Despite its benign name, the bill would dramatically alter forest practices by overriding long-established multiple-use laws that require protections for water, wildlife, recreation, and ranching and instead direct the U.S. Forest Service to more than double timber production. Each national forest across the nation would be required to achieve a congressionally mandated cut level regardless of science, public opinion, and market demand for timber. As with current law, 25 percent of receipts received by the federal government from timber sales would be directed to county governments where national forests are located. But for the first time in history, the bill would obligate the federal government with “fiduciary responsibility” to those “beneficiary” counties. This appears to be an entitlement, allowing local governments to sue the federal government to ensure that the timber production quotas are met.

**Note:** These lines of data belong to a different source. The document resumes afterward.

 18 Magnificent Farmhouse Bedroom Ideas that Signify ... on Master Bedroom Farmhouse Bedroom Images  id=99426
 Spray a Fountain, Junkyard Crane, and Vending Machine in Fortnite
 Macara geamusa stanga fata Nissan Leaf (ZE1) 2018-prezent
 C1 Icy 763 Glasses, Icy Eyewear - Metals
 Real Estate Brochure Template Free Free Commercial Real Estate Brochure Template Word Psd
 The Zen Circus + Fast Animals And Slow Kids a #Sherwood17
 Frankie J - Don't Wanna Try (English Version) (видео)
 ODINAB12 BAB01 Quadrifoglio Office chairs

The bill requires the Forest Service to calculate the timber volume for every acre of forest capable of growing commercial timber except for existing wilderness areas, national monuments, and areas where timber cutting is prohibited by law. That means that all administratively protected areas, such as roadless lands, scenic areas, and areas set aside for scientific research, recreation, and municipal watershed protection would be available for timbering. Local forest plans, developed with community input, would be subject to changes to achieve the congressional mandate and cannot interfere with the timber quota. In addition, environmental reviews would be curtailed or limited, and the agency would be required to state that the timber projects do not jeopardize endangered species. Only if the Department of the Interior formally disputed that assertion would there be any formal consideration of a project's impacts on endangered species.
Before passage, the House approved a series of amendments that would restrict the agency's ability to close roads and would prohibit judicial review of certain agency procedures or salvage logging sales.

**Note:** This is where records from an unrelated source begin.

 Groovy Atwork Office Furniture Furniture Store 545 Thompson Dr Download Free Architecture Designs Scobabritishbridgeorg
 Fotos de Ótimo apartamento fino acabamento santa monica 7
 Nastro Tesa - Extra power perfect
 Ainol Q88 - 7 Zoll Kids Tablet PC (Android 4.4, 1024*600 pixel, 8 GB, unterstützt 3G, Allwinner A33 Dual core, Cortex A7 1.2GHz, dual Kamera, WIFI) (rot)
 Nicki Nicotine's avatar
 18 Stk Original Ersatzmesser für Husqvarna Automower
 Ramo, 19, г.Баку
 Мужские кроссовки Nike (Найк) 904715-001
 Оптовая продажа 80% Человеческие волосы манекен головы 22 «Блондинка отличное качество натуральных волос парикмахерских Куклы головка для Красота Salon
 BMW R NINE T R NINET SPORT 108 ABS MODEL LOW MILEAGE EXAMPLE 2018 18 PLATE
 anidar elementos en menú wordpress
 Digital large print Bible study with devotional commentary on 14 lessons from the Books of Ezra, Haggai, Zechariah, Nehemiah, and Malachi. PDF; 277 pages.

On Sept. 18, the Obama administration formally notified the House of its strong opposition to H.R. 1526, stating that the bill “includes numerous harmful provisions that impair Federal management of federally-owned lands and undermine many important existing public land and environmental laws, rules, and processes. The bill would significantly harm sound long-term management of these Federal lands for continued productivity and economic benefit as well as for the long-term health of the wildlife and ecological values sustained by these holdings. H.R. 1526, which includes unreasonable restrictions on certain Federal agency actions, would negatively impact the effective U.S. stewardship of Federal lands and natural resources, undertaken on behalf of all Americans. … If H.R. 1526 were presented to the President, his senior advisors would recommend that he veto the bill.”

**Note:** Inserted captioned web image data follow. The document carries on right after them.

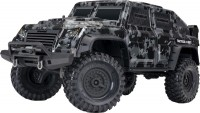 Радиоуправляемая машина Traxxas TRX-4 Tactical Unit 4WD RTR 1:10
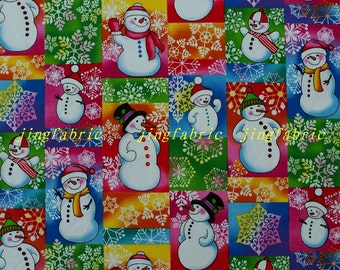 C313 - 135cmx100cm Hot silver Cotton Fabric - patch, snowman and snowflower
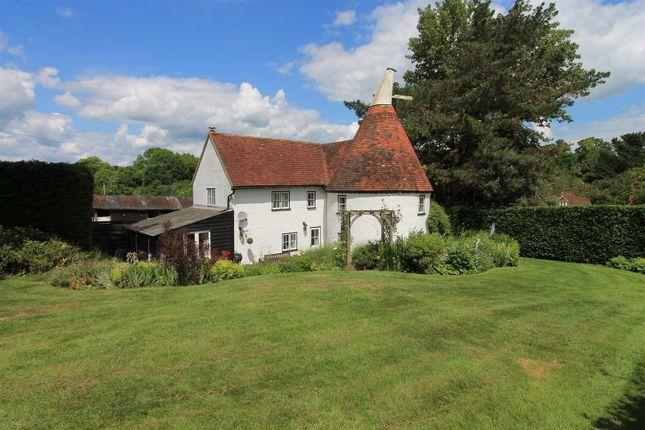 Thumbnail Detached house for sale in Mill Lane, Hildenborough, Tonbridge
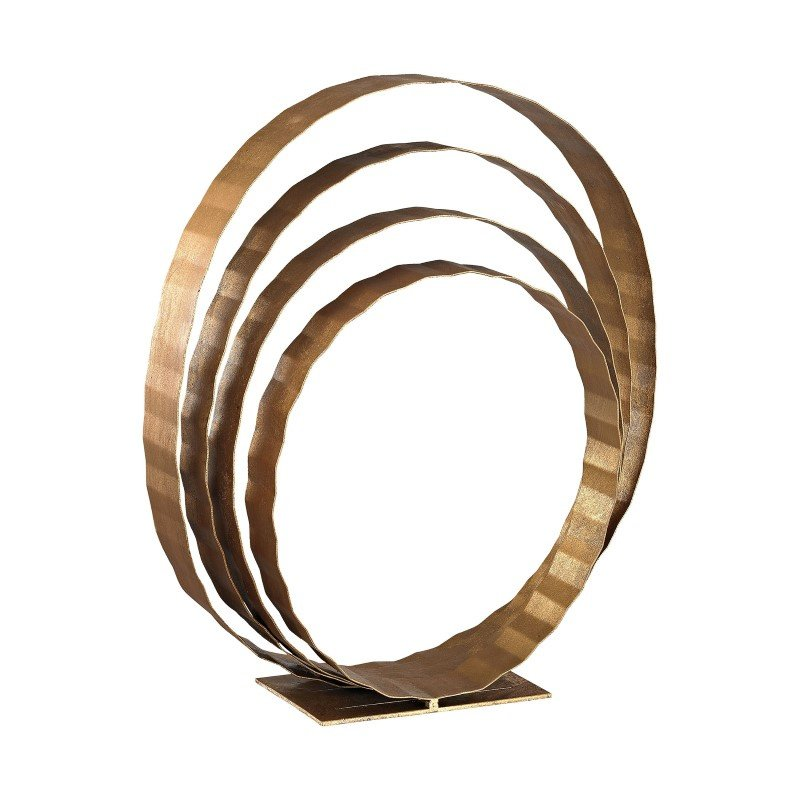 Dimond Home Concentric Rings Table Top Sculpture (1114-177)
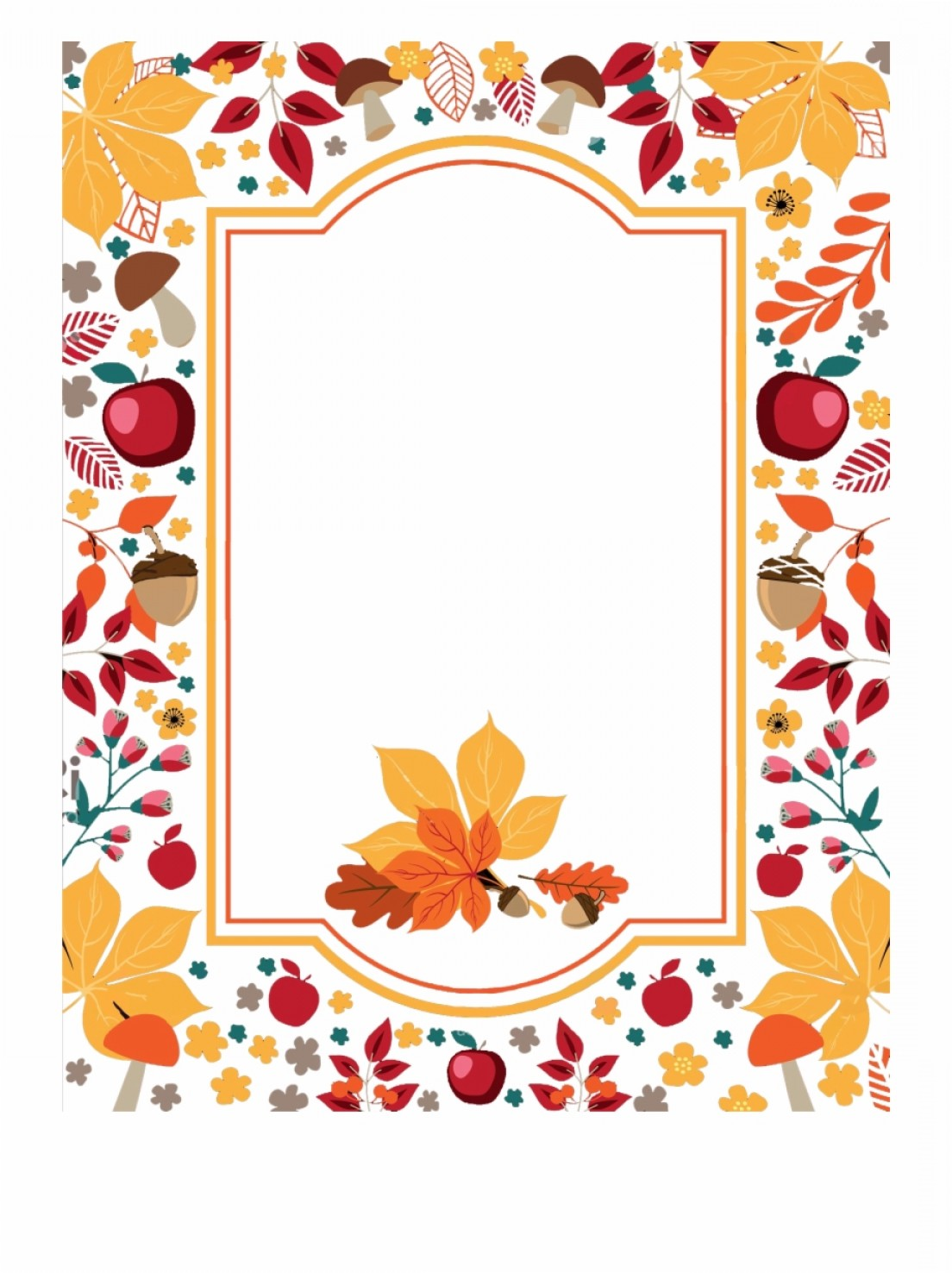 Thanksgiving Border Vector: Thhjihfree Thanksgiving Flowers Border Png Vector Clipart Transparent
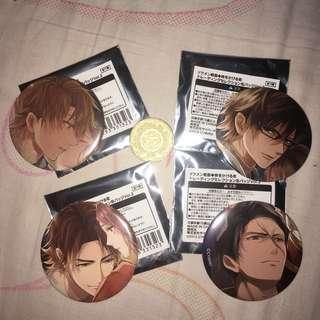 Ikemen Sengoku Pins
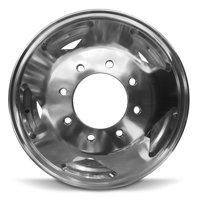 """Road Ready Replacement 16"""" Aluminum Alloy Wheel Rim 1999-2004 Ford F350"""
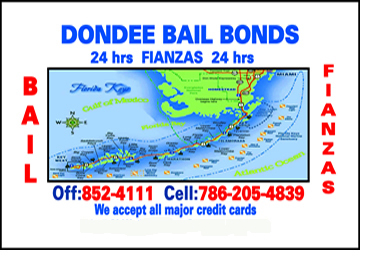 Dondi Bail Bonds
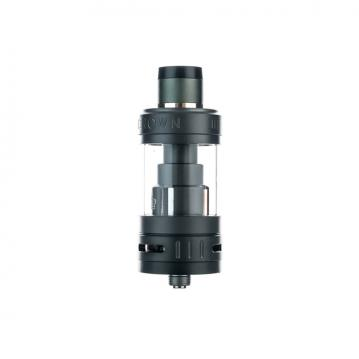 Atomizor Uwell Crown III - Matte Black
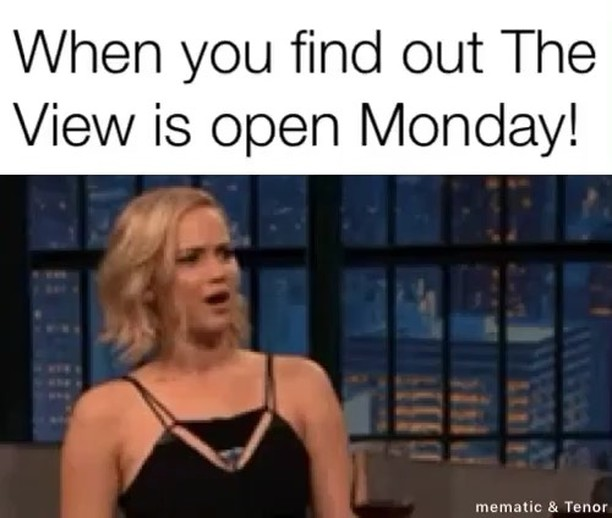 That's right. We are open tonight. See you there #theviewpizza #monday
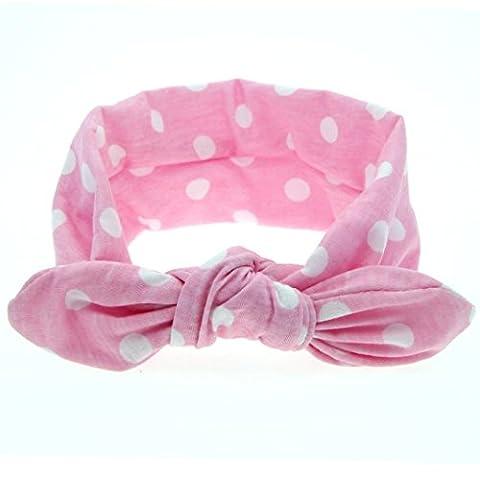 Tonsee Fashion new Baby Girls Headband Rabbit Ears Elastic Wave Point Bowknot Headband (Pink)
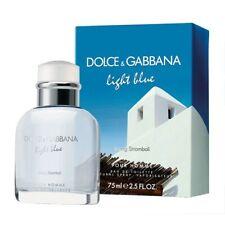 75ml Dolce & Gabbana Light Blue Living Stromboli Eau de toilette for Men 2.5 oz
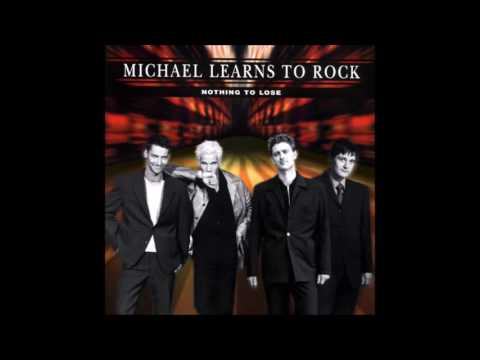 Michael Learns To Rock - Magic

Among a series of bills advanced by the Natural Resources Committee, the full House also took up the Southeast Arizona Land Exchange and Conservation Act (H.R. 687), introduced by Representative Paul Gosar (R-AZ), which directs the U.S. Agriculture Department to convey approximately 2,400 acres of Forest Service land to Resolution Copper, a mining company, if the company trades 5,000 acres of nonfederal land in return. Of that land, 1,200 acres would become national forest land, and the rest would be managed by the Bureau of Land Management. The lands that would be provided to Resolution Copper include what the company says is the country's third-largest copper deposit, estimated at 1.6 billion tons or about 25 percent of the U.S. copper supply over the next 40 years. The bill is strongly opposed by local Native American tribes—the hearing record noted opposition from the San Carlos Apache Tribe, the White Mountain Apache Tribe, the Yavapai-Apache Nation, the Tonto Apache Tribe, the Fort McDowell Yavapai Nation, the Hualapai Tribe, the Jicarilla Apache Nation, the Mescalero Apache Tribe, and the Pueblo of Zuni—who say the mine would damage or destroy sites that are of religious importance. Arizona environmental groups argue that the damage done by the mining would outweigh the value of the land that would be transferred to federal ownership and that the bill does not provide for environmental review.
Several amendments to the bill were considered and voted on, but the bill was not completed. A Senate companion bill has not advanced in committee.